Miller was never actually charged with a hate crime. That’s because Kansas is one of the few states that doesn’t have a hate crime statute. And although the federal government flirted with charging Miller with a hate crime, it became a moot point once the state of Kansas pursued ― and ultimately got ― a death sentence.

This story was reported using data from ProPublica’s Documenting Hate Project. This project is collecting reports to create a national database of hate crimes and bias incidents for use by journalists and civil-rights organizations. If you’ve been a victim or a witness, tell us your story.

“It doesn’t mean it’s not a hate crime if it’s not charged that way,” Corporon said. “It’s not like they’re taking it away from us. What they’re trying to do is prosecute it the best way, and if they can prosecute it the best way, let them call it whatever they want to call it.”

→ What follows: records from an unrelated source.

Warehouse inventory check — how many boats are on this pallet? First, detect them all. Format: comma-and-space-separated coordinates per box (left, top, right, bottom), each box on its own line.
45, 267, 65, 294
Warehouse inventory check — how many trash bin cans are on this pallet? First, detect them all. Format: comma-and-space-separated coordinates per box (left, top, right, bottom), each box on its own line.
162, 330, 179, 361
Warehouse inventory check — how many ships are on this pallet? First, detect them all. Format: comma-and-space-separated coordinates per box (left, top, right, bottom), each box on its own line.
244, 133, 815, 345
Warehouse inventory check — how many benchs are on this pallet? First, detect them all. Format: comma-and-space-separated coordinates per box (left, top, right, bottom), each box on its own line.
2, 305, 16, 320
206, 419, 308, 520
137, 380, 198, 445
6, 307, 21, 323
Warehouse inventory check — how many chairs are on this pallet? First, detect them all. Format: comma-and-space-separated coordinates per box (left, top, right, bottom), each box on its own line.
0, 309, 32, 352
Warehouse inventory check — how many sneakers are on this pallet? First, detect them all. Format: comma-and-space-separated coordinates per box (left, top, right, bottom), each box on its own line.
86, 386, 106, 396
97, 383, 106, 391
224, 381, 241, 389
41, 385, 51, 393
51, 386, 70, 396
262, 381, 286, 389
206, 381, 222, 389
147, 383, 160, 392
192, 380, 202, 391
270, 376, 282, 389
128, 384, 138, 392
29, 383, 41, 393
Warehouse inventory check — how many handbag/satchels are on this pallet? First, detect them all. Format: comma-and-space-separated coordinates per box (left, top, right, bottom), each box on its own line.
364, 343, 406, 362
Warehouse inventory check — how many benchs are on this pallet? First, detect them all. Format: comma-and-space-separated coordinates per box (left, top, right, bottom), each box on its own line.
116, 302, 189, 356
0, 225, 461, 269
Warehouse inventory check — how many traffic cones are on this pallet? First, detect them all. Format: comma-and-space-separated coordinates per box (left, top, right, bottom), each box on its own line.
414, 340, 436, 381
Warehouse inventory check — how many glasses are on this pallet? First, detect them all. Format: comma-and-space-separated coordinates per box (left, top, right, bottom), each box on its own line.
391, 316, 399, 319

The same, she said, is true of the shooting at Austins Bar & Grill last week. The community, she said, knows it’s a hate crime, whether the federal government ends up calling it that or not.

She understands better than anyone what Sunayana Dumala ― the wife of Kuchibhotla, the man killed at Austins ― must be going through. She knows the deep anguish and the shock, and she knows what’s ahead.

Dumala traveled with her husband’s body back to India on Monday, where he was cremated in a Hindu funeral ceremony.

Sunayana Dumala, the widow of slain engineer Srinivas Kuchibhotla, performs the last rites at his funeral in Hyderabad, India, on Tuesday.
NOAH SEELAM via Getty Images
Sunayana Dumala, the widow of slain engineer Srinivas Kuchibhotla, performs the last rites at his funeral in Hyderabad, India, on Tuesday.

Asked what she would tell Dumala if given the opportunity, Corporon said, “If I told her something right now, she wouldn’t remember anyway.”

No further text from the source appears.